Indigo alleviates psoriasis through the AhR/NF-κB signaling pathway: an in vitro and in vivo study

Background: Psoriasis is a chronic inflammatory skin disease. A strong association between the AhR/ NF kappa B axis and the inflammatory response in psoriasis. Indigo (IDG) has demonstrated significant anti-inflammatory properties. This study aimed to assess the anti-psoriatic efficacy of IDG while investigating the underlying mechanisms involved.

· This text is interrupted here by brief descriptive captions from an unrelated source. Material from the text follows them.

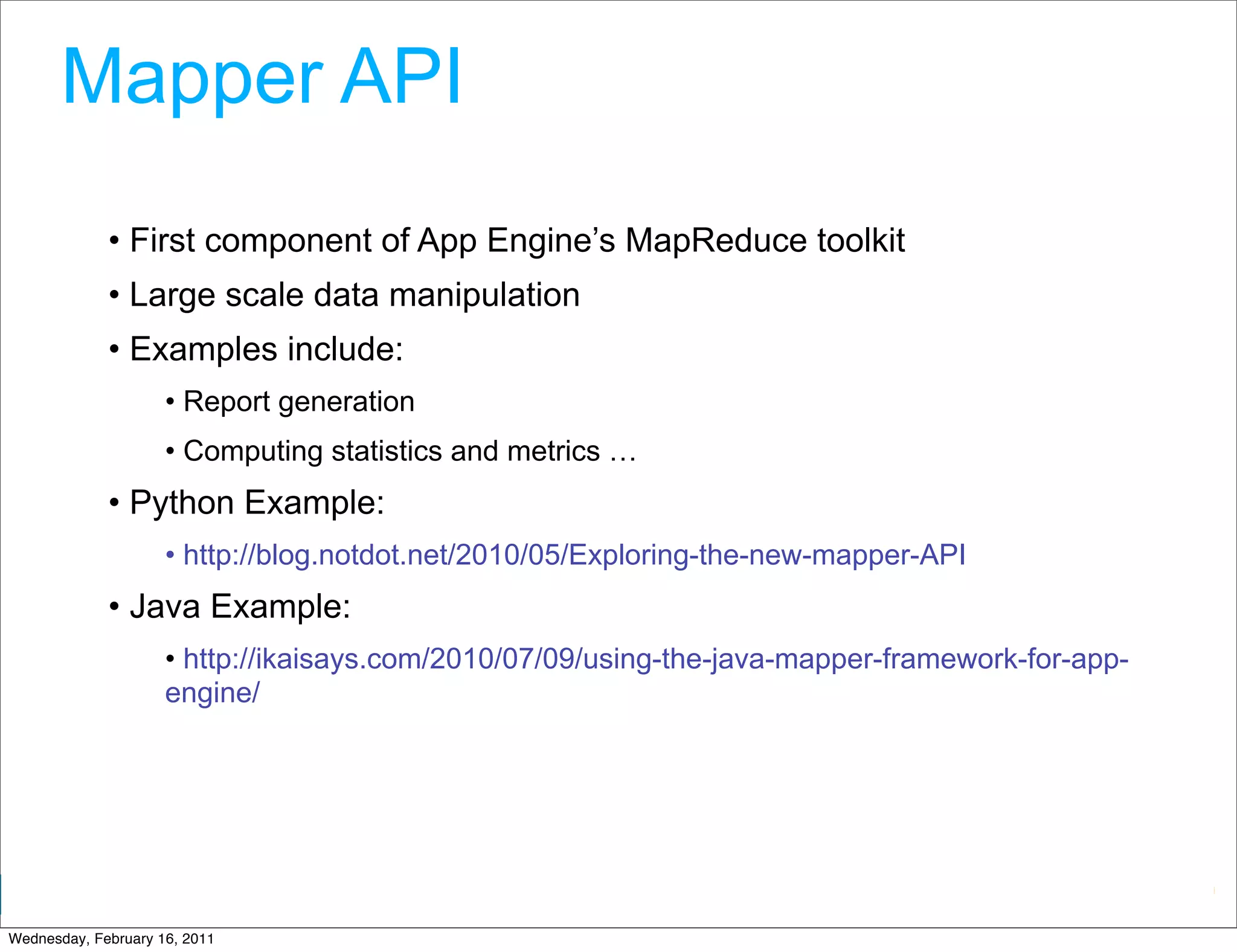 Mapper API
             • First component of App Engine’s MapReduce toolkit
             • Large scale data manipulation
             • Examples include:
                     • Report generation
                     • Computing statistics and metrics …
             • Python Example:
                     • http://blog.notdot.net/2010/05/Exploring-the-new-mapper-API
             • Java Example:
                     • http://ikaisays.com/2010/07/09/using-the-java-mapper-framework-for-app-
                     engine/




                                                                           Google Developer Day 2010
Wednesday, February 16, 2011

Methods: In the in vitro experiments, cell viability was assessed using the CCK-8. qRT-PCR was employed to measure the mRNA levels of NF-kappa B, TNF-a, IL-1 beta, AhR, and CYP1A1. Western blotting was conducted to examine alterations in cytoplasmic and nuclear AhR protein levels. Additionally, an IDG nanoemulsion (NE) cream was prepared for the in vivo experiments. A psoriasis-like skin lesion mice model was induced using IMQ (62.5 mg/day for 7 days). The severity of psoriasis was evaluated using PASI, and skin lesions were scored while epidermal thickness was assessed via HE staining. The expression of inflammatory markers, including IL-6, IL-13, IL-17A, MCP-1, and TNF-a, was detected in skin lesions using Luminex. The levels of CYP1A1, p65, and p-p65 proteins were determined by Western blotting. Results: LPS stimulation significantly elevated TNF-a, IL-6, and NF-kappa B mRNA levels, which were notably reduced by IDG treatment. Additionally, IDG significantly enhanced the expression of AhR and CYP1A1 mRNA. Further investigation revealed that IDG facilitated AhR translocation from the cytoplasm to the nucleus. In the IMQ-induced psoriasis-like mouse model, IDG NE substantially ameliorated the severity of skin lesions. Moreover, IDG NE treatment reduced the upregulation of inflammatory cytokines such as IL-6, IL-17A, MCP-1, and TNF-a in IMQ-induced skin lesions. It was also observed that IDG NE treatment increased CYP1A1 protein expression while inhibiting p65 and p-p65 protein expression. Conclusion: IDG emerges as a promising treatment for psoriasis, demonstrating effective therapeutic outcomes. Its mechanism of action is likely linked to the modulation of the AhR/NF kappa B signaling pathway.